What does the bcmgenet driver have special to trigger this, that other
DSA masters do not? It has an implementation of ->shutdown which simply
calls its ->remove implementation. Otherwise said, it unregisters its
network interface on shutdown.
This message can be seen in a loop, and it hangs the reboot process there:
unregister_netdevice: waiting for eth0 to become free. Usage count = 3
So why 3?
A usage count of 1 is normal for a registered network interface, and any
virtual interface which links itself as an upper of that will increment
it via dev_hold. In the case of DSA, this is the call path:
dsa_slave_create
-> netdev_upper_dev_link
-> __netdev_upper_dev_link
-> __netdev_adjacent_dev_insert
-> dev_hold
So a DSA switch with 3 interfaces will result in a usage count elevated
by two, and netdev_wait_allrefs will wait until they have gone away.
Other stacked interfaces, like VLAN, watch NETDEV_UNREGISTER events and
delete themselves, but DSA cannot just vanish and go poof, at most it
can unbind itself from the switch devices, but that must happen strictly
earlier compared to when the DSA master unregisters its net_device, so
reacting on the NETDEV_UNREGISTER event is way too late.

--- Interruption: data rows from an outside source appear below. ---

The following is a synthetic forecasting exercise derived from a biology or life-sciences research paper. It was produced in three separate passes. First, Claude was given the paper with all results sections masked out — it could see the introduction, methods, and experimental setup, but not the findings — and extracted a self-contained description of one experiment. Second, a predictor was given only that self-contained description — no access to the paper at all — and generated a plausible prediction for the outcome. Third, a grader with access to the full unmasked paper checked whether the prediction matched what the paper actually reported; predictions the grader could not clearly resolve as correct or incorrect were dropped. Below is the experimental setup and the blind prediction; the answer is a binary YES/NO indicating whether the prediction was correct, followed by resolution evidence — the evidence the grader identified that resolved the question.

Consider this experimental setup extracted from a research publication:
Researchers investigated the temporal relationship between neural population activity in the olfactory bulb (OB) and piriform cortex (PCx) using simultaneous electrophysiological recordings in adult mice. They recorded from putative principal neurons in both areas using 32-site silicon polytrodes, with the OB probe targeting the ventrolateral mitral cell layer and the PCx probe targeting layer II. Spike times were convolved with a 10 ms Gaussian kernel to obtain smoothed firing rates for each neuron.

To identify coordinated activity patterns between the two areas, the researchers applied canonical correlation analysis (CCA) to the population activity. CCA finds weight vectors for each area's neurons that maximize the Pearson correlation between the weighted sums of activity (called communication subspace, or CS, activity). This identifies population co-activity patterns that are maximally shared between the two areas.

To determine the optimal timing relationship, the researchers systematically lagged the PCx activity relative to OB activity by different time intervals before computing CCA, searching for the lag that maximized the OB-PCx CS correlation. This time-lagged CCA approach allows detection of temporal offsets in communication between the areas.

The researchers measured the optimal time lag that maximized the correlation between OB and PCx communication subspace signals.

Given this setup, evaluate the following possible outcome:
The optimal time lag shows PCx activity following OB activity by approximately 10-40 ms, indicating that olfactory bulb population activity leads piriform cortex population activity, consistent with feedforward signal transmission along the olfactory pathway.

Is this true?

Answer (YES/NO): YES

It seems that it is a pretty established pattern to have a driver's
->shutdown hook redirect to its ->remove hook, so the same code is
executed regardless of whether the driver is unbound from the device, or
the system is just shutting down. As Florian puts it, it is quite a big
hammer for bcmgenet to unregister its net_device during shutdown, but
having a common code path with the driver unbind helps ensure it is well
tested.
So DSA, for better or for worse, has to live with that and engage in an
arms race of implementing the ->shutdown hook too, from all individual
drivers, and do something sane when paired with masters that unregister
their net_device there. The only sane thing to do, of course, is to
unlink from the master.
However, complications arise really quickly.
The pattern of redirecting ->shutdown to ->remove is not unique to
bcmgenet or even to net_device drivers. In fact, SPI controllers do it
too (see dspi_shutdown -> dspi_remove), and presumably, I2C controllers
and MDIO controllers do it too (this is something I have not researched
too deeply, but even if this is not the case today, it is certainly
plausible to happen in the future, and must be taken into consideration).
Since DSA switches might be SPI devices, I2C devices, MDIO devices, the
insane implication is that for the exact same DSA switch device, we
might have both ->shutdown and ->remove getting called.
So we need to do something with that insane environment. The pattern
I've come up with is "if this, then not that", so if either ->shutdown
or ->remove gets called, we set the device's drvdata to NULL, and in the
other hook, we check whether the drvdata is NULL and just do nothing.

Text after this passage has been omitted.